Performance nearly flawless

On Saturday evening, the Butler County Symphony Orchestra performed its "Earth" concert in this season's "Out of This World" series. The performance was an especially good one, well-rehearsed and musically enthusiastic.

Conducted by Elisabeth Heath-Charles, the string section opened with three movements of Tchaikovsky's Serenade for Strings in C. From the very first note of the first movement the string section showed beautiful ensemble in a lush, descending passage.

The featured work was Darius Milhaud's "The Creation of the World" choreographed for five dancers by Dee Ann Demby.

Milhaud, a 20th-century French composer, was intrigued by American jazz and incorporated the idiom into his compositions including this one. Most of the stage was cleared to accommodate the dancers and the abbreviated orchestra included members of all sections and included saxophonist Terry Steele and keyboard wizard Bryan Helsel.

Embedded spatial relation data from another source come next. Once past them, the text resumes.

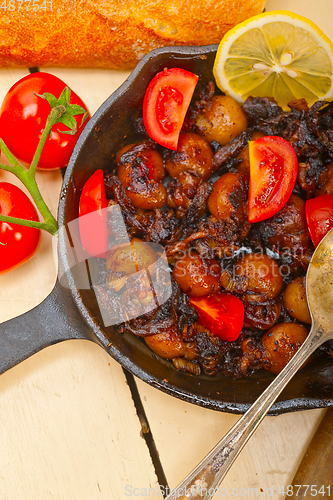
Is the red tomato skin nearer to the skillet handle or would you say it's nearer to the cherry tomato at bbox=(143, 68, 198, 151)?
the cherry tomato at bbox=(143, 68, 198, 151)

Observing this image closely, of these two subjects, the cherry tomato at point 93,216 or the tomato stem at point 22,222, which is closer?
the tomato stem at point 22,222

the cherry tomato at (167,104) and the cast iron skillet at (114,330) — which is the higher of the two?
the cherry tomato at (167,104)

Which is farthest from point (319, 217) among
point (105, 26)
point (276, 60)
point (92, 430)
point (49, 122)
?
point (92, 430)

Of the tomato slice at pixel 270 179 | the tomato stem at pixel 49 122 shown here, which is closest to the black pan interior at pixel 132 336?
the tomato stem at pixel 49 122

The dancers included choreographer Dee Ann Demby as Mother Earth; Michelle Bedison, in a bright orange costume, as Fire; Jennifer Thomas-Shaffer as Water; Jamie Potter as Wind; and the lone man, Douglas Ward, as Star Man. In the end, Mother Earth is left alone.

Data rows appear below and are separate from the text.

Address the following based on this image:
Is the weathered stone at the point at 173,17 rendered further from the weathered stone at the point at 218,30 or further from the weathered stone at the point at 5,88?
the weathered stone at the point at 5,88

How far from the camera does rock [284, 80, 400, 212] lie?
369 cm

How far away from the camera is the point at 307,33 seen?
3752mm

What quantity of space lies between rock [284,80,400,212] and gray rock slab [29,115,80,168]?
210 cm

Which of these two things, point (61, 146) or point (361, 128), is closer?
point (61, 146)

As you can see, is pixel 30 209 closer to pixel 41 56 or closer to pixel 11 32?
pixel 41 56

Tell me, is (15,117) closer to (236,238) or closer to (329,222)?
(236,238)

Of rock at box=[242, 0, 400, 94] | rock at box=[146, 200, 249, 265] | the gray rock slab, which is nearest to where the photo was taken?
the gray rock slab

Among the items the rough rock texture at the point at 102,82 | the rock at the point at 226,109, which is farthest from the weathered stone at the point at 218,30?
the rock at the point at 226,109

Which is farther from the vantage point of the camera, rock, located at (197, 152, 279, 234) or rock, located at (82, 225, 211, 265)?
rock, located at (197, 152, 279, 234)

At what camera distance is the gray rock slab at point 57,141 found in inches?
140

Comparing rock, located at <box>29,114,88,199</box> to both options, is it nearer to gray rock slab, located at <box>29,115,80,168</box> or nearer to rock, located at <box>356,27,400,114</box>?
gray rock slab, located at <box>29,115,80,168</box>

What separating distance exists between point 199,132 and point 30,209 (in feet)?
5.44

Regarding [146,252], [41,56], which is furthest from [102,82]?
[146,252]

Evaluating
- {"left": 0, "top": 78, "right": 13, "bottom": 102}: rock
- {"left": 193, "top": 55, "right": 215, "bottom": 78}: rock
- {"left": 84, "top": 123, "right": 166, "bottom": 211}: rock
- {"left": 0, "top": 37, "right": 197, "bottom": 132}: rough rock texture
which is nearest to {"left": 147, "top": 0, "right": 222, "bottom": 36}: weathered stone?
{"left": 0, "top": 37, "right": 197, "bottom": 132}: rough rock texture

Dee Ann Demby, who holds a degree in economics, sees no incongruity between her academic degree and her dancing.

"It all comes down to numbers," she said. "Everything is based on math. It comes down to joy in those numbers."

She said dancers "have a passion to tell our story."

The final composition performed was Antonin Dvorak's familiar "New World Symphony." Dvorak makes use of the whole orchestra as well as individual instruments for many, many solos throughout the work. The well-known English horn solo in the second movement, known to many as "Going Home," was expertly played by Jennifer Vaughan.

That the concert was musically inspired and nearly flawless was remarkable in that personal emergencies had necessitated the enlistment of two or three new musicians.